Why? The optimistic economists are pointing to a number of factors: 1) the global and US economies are still strong overall – in the US, inflation is low (though not low enough for the Fed to be excited about cutting rates, although that may be changing, growth varies from moderate to strong, and employment is high; 2) the Federal Reserve has room to reduce rates if necessary to improve liquidity; 3) estimates are that a significant number of the sub-prime borrowers were able re-finance their mortgages; 4) as a percentage of the overall, global financial markets, sub-prime residential securities are a relatively small segment (according to Ken Goldstein, an economist for the Conference Board, in a recent CNNMoney.com article, sub-prime makes up only 10% to 15% of a $10 trillion mortgage market and of that, only some 15% is at risk); 5) a portion of these sub-prime borrowers were investors with multiple loans who were stuck with too much inventory rather than primary homeowners; 6) although everyone is in agreement that housing sales will slow, many of the construction job losses associated with reduced housing starts have been absorbed by the economy; and 7) a total housing market collapse is generally triggered by people losing jobs in large numbers, which is not happening.
Against this, the pessimistic economists point to the impact that reduced customer spending from higher home payments and reduced home equity (thanks to substantial drops in home prices) will have on the economy. However, as one economist noted at a recent commercial real estate event, the economy was already moving out of the “consumer spending” phase and into the “business expansion” phase and is not as dependent on consumers to keep it going. He mentioned that the “massive” drops in the number of home sales are just returning us to what were considered great levels prior to the boom (i.e. we have been spoiled). Also, people need to be in fear of losing their jobs and not see their income growing to really cut back on spending. Neither of these is the case and the Conference Board recently reported that consumer confidence is at a six-year high.

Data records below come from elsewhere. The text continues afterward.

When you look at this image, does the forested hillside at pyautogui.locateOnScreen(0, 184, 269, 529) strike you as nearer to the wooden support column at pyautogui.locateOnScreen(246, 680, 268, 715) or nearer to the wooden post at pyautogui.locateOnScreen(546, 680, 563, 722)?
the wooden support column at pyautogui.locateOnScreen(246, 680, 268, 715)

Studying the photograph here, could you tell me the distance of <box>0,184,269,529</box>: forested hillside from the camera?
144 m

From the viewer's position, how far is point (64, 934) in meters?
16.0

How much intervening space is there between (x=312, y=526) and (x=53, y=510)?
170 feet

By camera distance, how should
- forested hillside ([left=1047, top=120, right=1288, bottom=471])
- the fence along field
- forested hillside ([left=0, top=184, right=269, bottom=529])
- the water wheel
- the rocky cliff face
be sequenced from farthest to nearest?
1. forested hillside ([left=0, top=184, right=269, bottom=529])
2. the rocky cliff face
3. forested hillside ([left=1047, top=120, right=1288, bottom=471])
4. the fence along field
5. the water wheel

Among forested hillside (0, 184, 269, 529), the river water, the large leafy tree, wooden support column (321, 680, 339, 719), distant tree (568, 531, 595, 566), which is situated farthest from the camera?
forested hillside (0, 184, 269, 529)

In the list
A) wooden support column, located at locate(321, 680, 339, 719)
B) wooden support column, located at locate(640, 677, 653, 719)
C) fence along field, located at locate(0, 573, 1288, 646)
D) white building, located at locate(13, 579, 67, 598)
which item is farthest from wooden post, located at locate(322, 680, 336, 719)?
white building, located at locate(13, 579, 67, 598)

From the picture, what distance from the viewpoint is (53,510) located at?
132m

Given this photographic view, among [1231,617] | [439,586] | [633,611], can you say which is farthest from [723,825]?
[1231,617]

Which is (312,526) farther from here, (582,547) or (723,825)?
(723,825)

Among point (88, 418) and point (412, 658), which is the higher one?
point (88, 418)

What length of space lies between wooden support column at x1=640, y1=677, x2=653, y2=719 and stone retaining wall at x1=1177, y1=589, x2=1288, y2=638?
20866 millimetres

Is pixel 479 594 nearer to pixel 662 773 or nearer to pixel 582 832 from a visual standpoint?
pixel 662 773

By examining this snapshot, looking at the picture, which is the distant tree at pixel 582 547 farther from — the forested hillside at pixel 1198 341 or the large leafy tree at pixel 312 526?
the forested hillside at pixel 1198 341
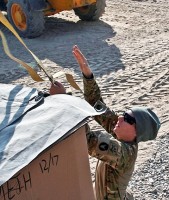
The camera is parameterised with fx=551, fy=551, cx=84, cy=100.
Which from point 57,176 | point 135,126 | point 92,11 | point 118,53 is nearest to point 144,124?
point 135,126

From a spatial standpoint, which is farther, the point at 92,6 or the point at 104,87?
the point at 92,6

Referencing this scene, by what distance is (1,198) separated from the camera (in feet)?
7.17

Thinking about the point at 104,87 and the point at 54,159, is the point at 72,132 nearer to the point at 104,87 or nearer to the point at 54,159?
the point at 54,159

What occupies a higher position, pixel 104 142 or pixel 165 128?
pixel 104 142

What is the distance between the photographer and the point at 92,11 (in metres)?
11.8

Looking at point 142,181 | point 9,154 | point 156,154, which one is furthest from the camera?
point 156,154

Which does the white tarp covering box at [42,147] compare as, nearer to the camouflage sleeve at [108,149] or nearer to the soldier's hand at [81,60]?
the camouflage sleeve at [108,149]

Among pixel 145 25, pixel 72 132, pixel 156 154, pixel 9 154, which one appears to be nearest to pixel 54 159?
pixel 72 132

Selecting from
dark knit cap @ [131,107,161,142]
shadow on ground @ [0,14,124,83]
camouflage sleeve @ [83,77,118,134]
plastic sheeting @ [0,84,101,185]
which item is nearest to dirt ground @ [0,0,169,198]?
shadow on ground @ [0,14,124,83]

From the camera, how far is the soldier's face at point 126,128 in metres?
3.19

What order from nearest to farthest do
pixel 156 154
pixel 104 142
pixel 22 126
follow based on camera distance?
pixel 22 126
pixel 104 142
pixel 156 154

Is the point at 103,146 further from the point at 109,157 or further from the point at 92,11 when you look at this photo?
the point at 92,11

What does all of this mean for your business? If we follow the path of the optimistic economists as I expect we will, this means that everyone is going to be forced to live with a spike in the cost of money for the short-term (probably three to six months) and real difficulty finding funding for less-than-perfect-credit businesses or higher-risk ventures until the markets calm themselves.

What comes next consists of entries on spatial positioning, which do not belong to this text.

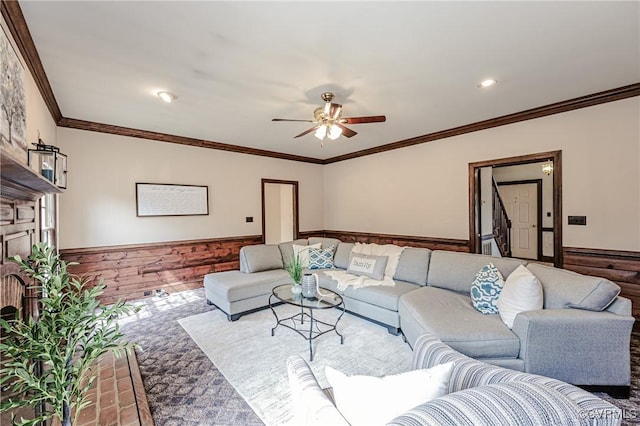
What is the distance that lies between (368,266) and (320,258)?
908 millimetres

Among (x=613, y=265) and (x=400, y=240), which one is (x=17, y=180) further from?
(x=613, y=265)

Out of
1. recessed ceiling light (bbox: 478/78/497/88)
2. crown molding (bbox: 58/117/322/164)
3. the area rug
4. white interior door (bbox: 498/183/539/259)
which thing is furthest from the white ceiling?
white interior door (bbox: 498/183/539/259)

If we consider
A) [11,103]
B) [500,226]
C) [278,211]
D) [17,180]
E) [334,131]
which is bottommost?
[500,226]

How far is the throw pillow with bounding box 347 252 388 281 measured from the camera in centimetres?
367

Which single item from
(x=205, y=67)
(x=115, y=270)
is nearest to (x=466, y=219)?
(x=205, y=67)

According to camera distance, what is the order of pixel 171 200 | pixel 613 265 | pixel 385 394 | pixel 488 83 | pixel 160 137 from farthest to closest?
pixel 171 200
pixel 160 137
pixel 613 265
pixel 488 83
pixel 385 394

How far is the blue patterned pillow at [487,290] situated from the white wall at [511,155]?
5.67 feet

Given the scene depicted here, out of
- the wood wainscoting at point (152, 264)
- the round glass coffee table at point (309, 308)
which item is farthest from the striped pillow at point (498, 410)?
the wood wainscoting at point (152, 264)

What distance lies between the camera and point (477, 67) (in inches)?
98.5

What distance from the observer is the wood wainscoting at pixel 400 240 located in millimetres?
4500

Deals that were tough to do two months ago may not even get out the loan officer’s in-box and even the easier deals will take longer to fund. Lenders will want to prove to their investors that they are doing all necessary due diligence and will be sure to tighten their standards. It will be more important than ever to prepare a good, clean package that contains no surprises.

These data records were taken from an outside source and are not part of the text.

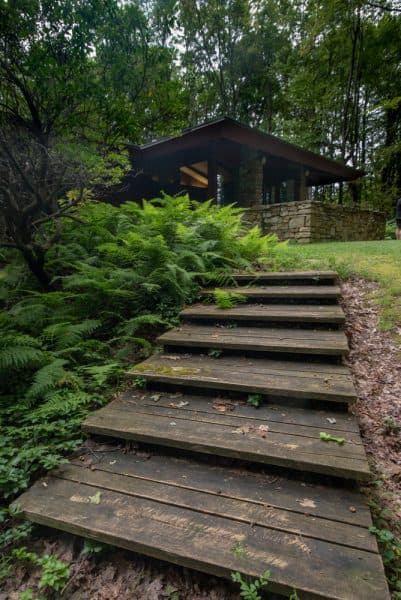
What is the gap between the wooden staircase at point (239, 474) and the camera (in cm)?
132

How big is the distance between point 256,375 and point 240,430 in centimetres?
52

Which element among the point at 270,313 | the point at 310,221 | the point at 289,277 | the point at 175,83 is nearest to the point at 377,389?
the point at 270,313

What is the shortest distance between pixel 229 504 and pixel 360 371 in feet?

As the market corrects in the long-term, there will be more news of sub-prime loan delinquencies in 2008 as another $500 billion+ of “teaser-rate” loans reset to market and it would not be surprising to hear that a few hedge funds and private equity firms have closed shop. However, these are now known problems and, unless there are more surprises, the market will adjust for them in advance.
You can expect interest rates to be higher than they were prior to the sub-prime problem on average (it is more likely that lenders and investors will price more appropriately for risk) and that the more stringent lending requirements will remain in place. It will mean a need to plan further ahead as deals will take longer to fund. The tougher deals will be possible, but they will pay more of a risk premium and face much more attention than many in that market have been accustomed to receiving.
However, we should move out of this “liquidity squeeze” and good deals with good packages will continue to move forward, albeit with a bit more scrutiny.